Se acercó nuevamente a los barrotes y volvió las vacías cuencas a diestra y a siniestra como buscando algún posible enemigo que estuviera escuchándonos.

—Siete veces y tres más —dijo— soñé en Carn Ingli. —Había vuelto a sumirse en el delirio, y a lo largo de la noche me di cuenta de que si trataba de sonsacarle el secreto de la enfermedad de Ceinwyn, recaía sin remedio. Desvariaba, hablaba de sueños, de la niña del trigo a la que había amado junto a las aguas de Claerwen o de los perros de Trygwylth, que lo perseguían—. Por eso me han puesto barrotes, Derfel —dijo, golpeando los palos—, para que los perros no me atrapen, y por eso no tengo ojos, para que no me vean. ¿Sabes?, los perros no te ven si no tienes ojos. No lo olvides.

—¿Nimue hará volver a los dioses? —pregunté poco después.

—Para eso me ha robado la mente, Derfel —dijo Merlín.

—¿Lo conseguirá?

—¡Buena pregunta! Una pregunta excelente. Una pregunta que yo mismo me hago sin cesar. —Se sentó y se abrazó a sus huesudas rodillas—. Me faltó valor, ¿verdad? Me traicioné a mí mismo. Pero a mi Nimue no le pasará eso. Irá hasta el final, por amargo que sea.

—Pero, ¿lo conseguirá?

—Me gustaría tener un gato —dijo al cabo de un rato—. Echo de menos a los gatos.

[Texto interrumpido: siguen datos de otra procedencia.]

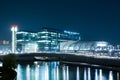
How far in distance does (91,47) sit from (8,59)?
68.0 metres

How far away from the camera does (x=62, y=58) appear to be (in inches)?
2630

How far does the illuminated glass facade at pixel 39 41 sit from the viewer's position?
9475cm

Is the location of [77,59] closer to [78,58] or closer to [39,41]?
[78,58]

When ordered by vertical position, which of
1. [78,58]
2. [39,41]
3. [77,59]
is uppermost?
[39,41]

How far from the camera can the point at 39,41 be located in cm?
9562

—Habladme de la invocación

—¡Ya lo sabes todo! —dijo indignado—. Nimue encontrará a Excalibur, irá a buscar a Gwydre y el rito se llevará a cabo correctamente. Aquí, en la montaña. Pero ¿vendrán los dioses? Esa es la pregunta, ¿no? Tú adoras a Mitra, ¿cierto?

—Cierto, señor.

—¿Y qué sabes de Mitra?

—El dios de los soldados —dije— nació en una cueva. Es el dios del sol.

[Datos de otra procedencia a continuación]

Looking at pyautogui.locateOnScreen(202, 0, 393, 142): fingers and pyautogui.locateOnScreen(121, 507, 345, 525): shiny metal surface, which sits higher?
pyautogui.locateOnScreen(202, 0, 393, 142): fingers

Merlín prorrumpió en carcajadas.

—iQué poco sabes! Es el dios de los juramentos. ¿Lo sabías? ¿Conoces los grados del mitraísmo? ¿Cuántos grados tenéis? —Vacilé, pues no deseaba revelar los secretos de los misterios—. ¡No seas necio, Derfel! —dijo Merlín, en un tono más cuerdo que nunca—. ¿Cuántos? ¿Dos? ¿Tres?

—Dos, señor.

—¡O sea que habéis olvidado los otros cinco! ¿Cómo se llaman esos dos?

—Soldado y Padre.


Miles y Pater,
tendríais que llamarlos. Y antaño existían también
Leo, Corax, Perses, Nymphus y Heliodromus.
¡Bien poco sabes de tu mísero dios! Además, vuestra adoración es sólo una sombra de adoración. ¿Subís la escalera de los siete peldaños?

—No, señor.

—¿Bebéis el vino y coméis el pan?

—Eso lo hacen los cristianos, señor —protesté.

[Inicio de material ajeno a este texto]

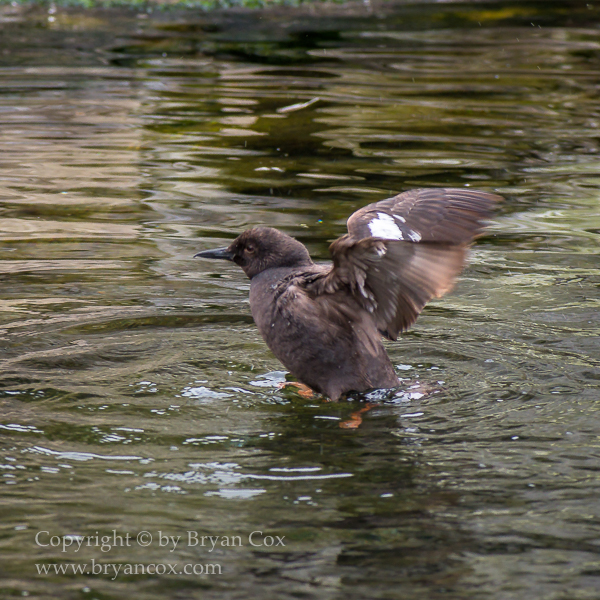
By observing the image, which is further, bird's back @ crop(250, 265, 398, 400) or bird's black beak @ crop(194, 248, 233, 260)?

—¡Los cristianos! ¡Qué lerdos sois! La madre de Mitra era una virgen, los pastores y los sabios fueron a ver a su hijo recién nacido y Mitra llegó a ser un maestro y un sanador. Tenía doce discípulos, y la víspera de su muerte les ofreció una última cena de pan y vino. Fue enterrado en una roca y se levantó otra vez, y todo lo hizo mucho antes de que los cristianos clavaran a su dios en una cruz. ¡Dejáis que los cristianos despojen a vuestro dios de sus atributos!

—¿Es cierto eso? —pregunté, mirándolo fijamente.

—Es cierto, Derfel —dijo Merlín, y metió la mutilada cara entre los barrotes—. Adoráis la sombra de un dios. Se marcha, ¿no lo ves?, como los nuestros. Todos se marchan, Derfel, se van hacia el vacío. ¡Mira! —Señaló el cielo encapotado—. Los dioses vienen y se van, Derfel, y no sé si todavía nos oyen o nos ven. Se suceden en la gran rueda de los cielos y ahora manda el dios cristiano, y mandará durante un tiempo, pero la rueda se lo llevará a él también al vacío, y la humanidad volverá a estremecerse en las tinieblas buscando a otros dioses. Y los encontrará, Derfel, porque los dioses vienen y se van, Derfel, vienen y se van.

—¿Pero Nimue hará girar la rueda a la inversa? —pregunté.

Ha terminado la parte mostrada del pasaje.